メキシコシティにある日本メキシコ学院という学校の幼稚舎で日本語の先生をしているケイコさんとの会話は、いつも日本語だ。

 

英語よりも日本語のほうが堪能だけど、それはもちろんネイティブの領域ではない。

 

日本語が世界ではどれだけ難しい言葉なのか、海外に出ると本当によくわかる。

 

それでも私はケイコさんには伝えたかったから、標準語のゆったりと感覚をあけた日本語で自分の想いをまっすぐケイコさんに伝える。

 

「わたしはとくに昔っから取り柄もないしバカだし、高校卒業してから短大も辞めてすぐに働きはじめた。

旅しながら何がしたいのかここ数年探したりもしてるけど、旅してると本当にすごすぎる経歴や経験を持った人ばかりに出逢ってそのたびコンプレックスを感じちゃう自分も正直います。

わたしも何か本当にやりたいことを見つけて没頭したいけど見つからない…」

 

本当は全てのこのネガティブな言葉に対して、「でもね、、、」と付け足したしたい気持ちだった。

毎日の旅の中で経験して学んだ「ありのままの自分でいて、好きなことを追いかける人生でいい」というところには辿り着いていること。

でも、そこまで悟ったその感情を常に強く持ち続けて、年齢も社会もお金も恥も…なにも気にせず度肝を抜くくらい突っ走っていく強さがなくって、中途半端な甘えた旅人の自分なんです、、、というところまで。

ネイティヴ同士の日本語なら1回の会話のターンでここまで説明してるけど、ケイコさんが混乱するんじゃないかと先の言葉までで止めた自分。

 

 

でも、次の瞬間。

 

 

ケイコさんからもらった言葉に、私の涙腺は歯止めがきかなかった。。。

 

 

「探さなくていいよ。愛ちゃんはそのままでいい。すごくシンプルだから。

シンプルってすごく良いことだよ。だってメキシコでメキシカンの私たちと一緒にいても『あれが必要これが必要』って言わずにコミュニケーションとって楽めるでしょ。

だから無理に外に探しに行かなくてもいいの。実はもう自分の中にあったりすると思う。

だから今まで辿ってきた道の中から自分のできることをやったらいいよ。」

 

 

途切れ途切れの日本語の単語を繋いでは、一生懸命な文章をつくって伝えてくれたケイコさんのまさかの言葉。

ケイコさんは、なぜなのかいつも困ったような心配したような控えめな表情で会話をする。

私みたいにバカ笑いもしない。

自分の弱さを決して言わないけど、何回も何時間も会話した中から過去にきっとなにか大きな傷を得たんだろうなっていうのは私なりに感じる。

 

 

そんな背景を乗り越えた今のケイコさんの表情、この空気、この優しすぎる声のトーン、すべてが心に染みてもう泣かずにはいられなかった。

 

 

ナツが来て、泣いてる私に「大丈夫よ。わたしもうあなたのこと好きよ」とサッパリした言葉で冗談っぽくいう。

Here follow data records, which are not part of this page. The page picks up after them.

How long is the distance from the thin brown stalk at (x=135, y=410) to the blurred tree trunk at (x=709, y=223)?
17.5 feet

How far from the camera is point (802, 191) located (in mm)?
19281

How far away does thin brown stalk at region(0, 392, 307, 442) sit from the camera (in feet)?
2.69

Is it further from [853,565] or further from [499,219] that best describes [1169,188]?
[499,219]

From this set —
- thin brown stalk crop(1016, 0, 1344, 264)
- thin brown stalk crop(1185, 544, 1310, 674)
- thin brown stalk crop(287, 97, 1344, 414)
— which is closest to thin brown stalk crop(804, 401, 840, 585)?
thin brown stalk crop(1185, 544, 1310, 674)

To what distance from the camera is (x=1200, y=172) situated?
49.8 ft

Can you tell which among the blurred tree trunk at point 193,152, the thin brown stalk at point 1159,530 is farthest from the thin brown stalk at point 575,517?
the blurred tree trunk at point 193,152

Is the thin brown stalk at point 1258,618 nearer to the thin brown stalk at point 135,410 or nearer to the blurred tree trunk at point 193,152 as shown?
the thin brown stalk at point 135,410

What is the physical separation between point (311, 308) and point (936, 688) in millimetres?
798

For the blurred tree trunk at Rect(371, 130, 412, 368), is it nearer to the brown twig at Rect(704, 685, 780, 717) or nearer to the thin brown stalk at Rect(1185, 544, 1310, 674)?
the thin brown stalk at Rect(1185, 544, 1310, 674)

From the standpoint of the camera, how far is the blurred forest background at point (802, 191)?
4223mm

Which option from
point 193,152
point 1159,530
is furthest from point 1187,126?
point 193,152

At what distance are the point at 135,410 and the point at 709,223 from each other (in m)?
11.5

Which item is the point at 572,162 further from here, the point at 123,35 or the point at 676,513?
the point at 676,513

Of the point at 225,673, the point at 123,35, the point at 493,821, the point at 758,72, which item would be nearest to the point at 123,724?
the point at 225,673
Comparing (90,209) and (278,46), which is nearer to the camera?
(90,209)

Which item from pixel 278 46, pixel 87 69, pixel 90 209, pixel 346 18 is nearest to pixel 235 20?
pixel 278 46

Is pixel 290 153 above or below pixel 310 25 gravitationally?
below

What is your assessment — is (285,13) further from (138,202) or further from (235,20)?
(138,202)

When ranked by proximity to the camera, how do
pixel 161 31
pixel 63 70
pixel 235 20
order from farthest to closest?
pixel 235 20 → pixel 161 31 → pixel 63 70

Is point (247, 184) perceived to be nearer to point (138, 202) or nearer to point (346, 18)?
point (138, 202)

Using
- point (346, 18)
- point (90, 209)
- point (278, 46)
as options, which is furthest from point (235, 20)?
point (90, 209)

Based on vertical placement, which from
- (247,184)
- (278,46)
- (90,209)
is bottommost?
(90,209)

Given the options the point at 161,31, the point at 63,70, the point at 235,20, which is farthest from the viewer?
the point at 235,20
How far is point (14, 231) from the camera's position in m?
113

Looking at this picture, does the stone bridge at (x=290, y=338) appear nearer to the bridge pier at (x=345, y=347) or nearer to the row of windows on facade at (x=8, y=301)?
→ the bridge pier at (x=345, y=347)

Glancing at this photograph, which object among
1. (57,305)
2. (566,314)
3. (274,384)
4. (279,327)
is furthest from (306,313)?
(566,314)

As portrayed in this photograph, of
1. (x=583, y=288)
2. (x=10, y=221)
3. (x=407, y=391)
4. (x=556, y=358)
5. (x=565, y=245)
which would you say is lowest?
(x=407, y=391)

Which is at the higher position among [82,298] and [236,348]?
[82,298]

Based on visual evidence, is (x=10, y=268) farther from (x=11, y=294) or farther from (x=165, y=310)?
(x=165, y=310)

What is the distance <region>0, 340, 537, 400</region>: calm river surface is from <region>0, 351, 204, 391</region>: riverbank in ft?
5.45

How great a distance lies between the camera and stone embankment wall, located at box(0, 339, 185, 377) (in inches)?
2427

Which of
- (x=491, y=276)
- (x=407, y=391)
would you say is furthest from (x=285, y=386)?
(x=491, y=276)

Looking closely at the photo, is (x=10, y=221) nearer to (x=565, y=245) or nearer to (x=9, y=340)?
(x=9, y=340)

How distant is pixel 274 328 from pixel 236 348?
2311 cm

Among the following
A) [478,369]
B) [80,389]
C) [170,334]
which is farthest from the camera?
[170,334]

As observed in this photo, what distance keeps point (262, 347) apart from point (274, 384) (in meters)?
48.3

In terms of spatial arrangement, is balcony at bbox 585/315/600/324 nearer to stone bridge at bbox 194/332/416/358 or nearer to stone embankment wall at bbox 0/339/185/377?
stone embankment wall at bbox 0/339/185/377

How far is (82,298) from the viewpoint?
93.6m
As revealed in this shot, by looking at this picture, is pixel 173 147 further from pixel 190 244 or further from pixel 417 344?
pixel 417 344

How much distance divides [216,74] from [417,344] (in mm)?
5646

まだ大学生のナツにまるで大先輩かのような言葉をかけられて思わず笑ってしまう。

 

 

 

 

今はもう真っ白なキャンパスに描けるかもしれないぐらい明瞭に、いくつかのやりたいこと、欲しいもの、未来像が湧き出てくる瞬間にも出逢ってる。

 

このブログもそのうちの1つ。

 

真っ白の状態から始まって、ここまで自分のペースだけどなんとか深く描き込めてきた。

 

これからもいっぱい描くし、足すし、創り出すし、ときには探しまくるのかもしれない。

 

自分らしく生きている自分の生き様が誰かの役に立てるような、誰かの今日1日のちょっとした話し相手になれれば、そんな幸福なことはないと願いながら。

 

 

 

アメリカから旅がはじまってもうすぐ2ヶ月。

 

たった2ヶ月だけど、わたしは本当にたくさんのたっくさんの人に出逢えていろんな人間の形、愛の形をみてきたけど、ここメキシコほど無償の愛に溢れている場所ははじめてだ。

 

長年日本で形成された自分の荒んだ心や考えが恥ずかしくなってどんなけ落ちたりもしたか。

 

そして、それらは最終的に本当にわたしの凝り固まっていた性格や考えを救ってくれた。

 

そしてわたしが本当に本当にやりたいこと、それはきっと自分一人ではできないご縁なものだから。

 

もう日頃の行いをよくしてポジティブに信じて生きるしかないと思ってる。

 

そんな気がするよ。

 

へっくしゅんっ!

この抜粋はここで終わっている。